Sixty percent of the gene editing work has been conducted in mammals with pigs leading the effort. Van Eenennaam says this is partly due to pigs being a litter bearing species, where you get many offspring in each production cycle.
As for countries leading the research efforts in gene editing, China has published the most and in all animal categories: ruminants, monogastric, aquatics, avian and insects. The U.S. is second, with Japan following right behind.
However, when it comes to the regulatory landscape for getting these gene-edited animals to market, the country policies vary from region to region. For the United States, if an animal is gene edited, irrespective of the nature of that edit or any pathway to risk, the edit will be treated as a new animal drug and will require FDA approval in order to commercialize it.
Long road to FDA approval
The Genus PRRS resistant pig is the first gene edited food animal application that's been publicly announced to be going through full FDA investigational new animal drug (INAD) regulatory review. Van Eenennaam applauds the lengthy efforts Genus plc, the parent company of PIC (Pig Improvement Company), has undergone to get to this point.
“It's one thing to edit one cow, but if you are going to introduce this in the same way in plant breeding, you're going to have to introduce it into all of the founder lines that make up the four-way cross that is common in many breeding programs,” she says. “You can't just edit the Duroc in this case, you have to edit the Duroc and get that edited in the homozygous condition, and similarly the Landrace, and the Large White, and the Synthetic grandparent stock.”
The work involves going through a “rainbow of pigs” Van Eenennaam says to figure out which ones are non-mosaic homozygous or heterozygous knocked out, and which ones are undesired mosaics with multiple edited genotypes. And because all of these animals carry edits that are considered unapproved animal drugs, none of these pigs can enter commerce or the food supply.

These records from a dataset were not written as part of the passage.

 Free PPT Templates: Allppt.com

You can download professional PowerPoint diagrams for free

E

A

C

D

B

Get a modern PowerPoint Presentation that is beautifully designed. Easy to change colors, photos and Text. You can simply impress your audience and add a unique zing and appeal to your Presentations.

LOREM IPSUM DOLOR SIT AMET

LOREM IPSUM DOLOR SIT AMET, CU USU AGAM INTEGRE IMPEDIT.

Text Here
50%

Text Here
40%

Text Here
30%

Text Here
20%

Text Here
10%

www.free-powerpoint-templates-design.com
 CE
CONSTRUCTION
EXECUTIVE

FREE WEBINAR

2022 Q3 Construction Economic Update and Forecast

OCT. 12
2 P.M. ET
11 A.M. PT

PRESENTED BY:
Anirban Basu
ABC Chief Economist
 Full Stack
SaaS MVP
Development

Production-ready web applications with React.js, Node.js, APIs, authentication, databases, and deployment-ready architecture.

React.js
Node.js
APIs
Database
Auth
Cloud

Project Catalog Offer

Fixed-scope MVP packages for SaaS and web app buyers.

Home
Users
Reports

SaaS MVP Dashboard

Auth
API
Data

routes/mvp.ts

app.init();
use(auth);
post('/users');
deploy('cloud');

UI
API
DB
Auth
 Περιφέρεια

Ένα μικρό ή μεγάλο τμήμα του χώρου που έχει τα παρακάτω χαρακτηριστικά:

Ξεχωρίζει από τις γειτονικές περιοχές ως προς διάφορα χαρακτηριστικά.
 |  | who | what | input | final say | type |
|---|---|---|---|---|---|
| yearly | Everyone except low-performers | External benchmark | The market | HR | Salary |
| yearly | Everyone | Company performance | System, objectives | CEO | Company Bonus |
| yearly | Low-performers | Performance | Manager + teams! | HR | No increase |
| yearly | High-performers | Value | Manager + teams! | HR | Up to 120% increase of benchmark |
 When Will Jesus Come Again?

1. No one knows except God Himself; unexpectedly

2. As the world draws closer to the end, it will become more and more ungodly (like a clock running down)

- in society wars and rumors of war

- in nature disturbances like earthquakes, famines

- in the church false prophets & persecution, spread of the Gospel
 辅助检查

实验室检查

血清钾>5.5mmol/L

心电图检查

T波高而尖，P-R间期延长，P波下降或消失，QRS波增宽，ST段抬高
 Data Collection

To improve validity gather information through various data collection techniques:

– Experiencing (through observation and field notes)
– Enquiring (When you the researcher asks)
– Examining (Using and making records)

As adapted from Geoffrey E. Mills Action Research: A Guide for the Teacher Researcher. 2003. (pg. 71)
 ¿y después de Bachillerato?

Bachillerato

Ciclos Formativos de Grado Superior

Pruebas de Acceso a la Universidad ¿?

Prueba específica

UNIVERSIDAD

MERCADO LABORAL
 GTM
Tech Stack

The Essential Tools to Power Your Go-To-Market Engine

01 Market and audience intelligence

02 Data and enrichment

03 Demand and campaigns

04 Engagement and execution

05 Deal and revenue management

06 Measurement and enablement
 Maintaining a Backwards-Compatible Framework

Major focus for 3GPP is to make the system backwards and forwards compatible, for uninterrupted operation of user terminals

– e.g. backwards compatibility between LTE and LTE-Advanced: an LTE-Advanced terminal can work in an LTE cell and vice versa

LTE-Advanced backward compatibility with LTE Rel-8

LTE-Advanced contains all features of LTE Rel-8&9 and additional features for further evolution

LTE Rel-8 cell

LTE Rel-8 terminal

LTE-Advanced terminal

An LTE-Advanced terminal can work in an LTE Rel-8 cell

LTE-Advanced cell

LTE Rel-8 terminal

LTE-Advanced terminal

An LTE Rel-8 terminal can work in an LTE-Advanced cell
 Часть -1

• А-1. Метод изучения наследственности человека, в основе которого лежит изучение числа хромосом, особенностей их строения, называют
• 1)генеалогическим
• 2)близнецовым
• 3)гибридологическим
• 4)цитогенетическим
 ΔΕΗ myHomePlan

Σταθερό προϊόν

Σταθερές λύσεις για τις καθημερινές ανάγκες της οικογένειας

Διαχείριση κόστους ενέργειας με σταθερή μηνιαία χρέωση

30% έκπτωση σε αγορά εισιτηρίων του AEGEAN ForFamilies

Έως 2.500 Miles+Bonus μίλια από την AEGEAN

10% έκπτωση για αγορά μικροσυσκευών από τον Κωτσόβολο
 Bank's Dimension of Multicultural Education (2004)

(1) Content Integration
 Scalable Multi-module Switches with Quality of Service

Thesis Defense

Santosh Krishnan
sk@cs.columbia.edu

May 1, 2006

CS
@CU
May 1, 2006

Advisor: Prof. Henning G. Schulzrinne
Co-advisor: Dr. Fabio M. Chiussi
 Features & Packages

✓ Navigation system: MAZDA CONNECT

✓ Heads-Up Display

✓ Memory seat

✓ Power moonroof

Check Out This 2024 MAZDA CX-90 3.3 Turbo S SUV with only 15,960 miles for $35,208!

“So, whoever's developing this has to pay the cost … of not allowing them to go in the food supply similar as what the salmon people had to do while they were waiting for their FDA approval,” Van Eenennaam says. “This is not something that a university's going to do. This is going to be a large multinational company that can afford this.”
In order to accomplish this, the company determined it needed 10 to 20 high genetic merit animals in each of the four parent lines, or around 40-80 homozygous non-mosaic pigs. Once those are approved, they can then go forward and breed them into the commercial population.
Last week, Genus was able to share the details of that work in a new report published in The CRISPR Journal titled, “Generation of a Commercial-Scale Founder Population of Porcine Reproductive and Respiratory Syndrome Virus Resistant Pigs Using CRISPR-Cas.”
“They’ve accomplished this, which is a pretty impressive effort, and so they now have to get those animals to go through the regulatory approval and show that these pigs are safe to eat and for the environment, and that the gene edit does in fact make the pigs resistant to the PRRS virus, with performance otherwise comparable to non-edited lines. Once they get regulatory approval, then they'll start breeding it into their population,” Van Eenennaam says. “That’s an example of what it would take in this case to get new animal drug approval in the United States.”
Last year the Colombian government issued a favorable regulatory determination that these pigs do not contain “foreign DNA.” This means Colombia will treat the PRRS-resistant pigs the same as conventionally bred pigs rather than as “GMOs.”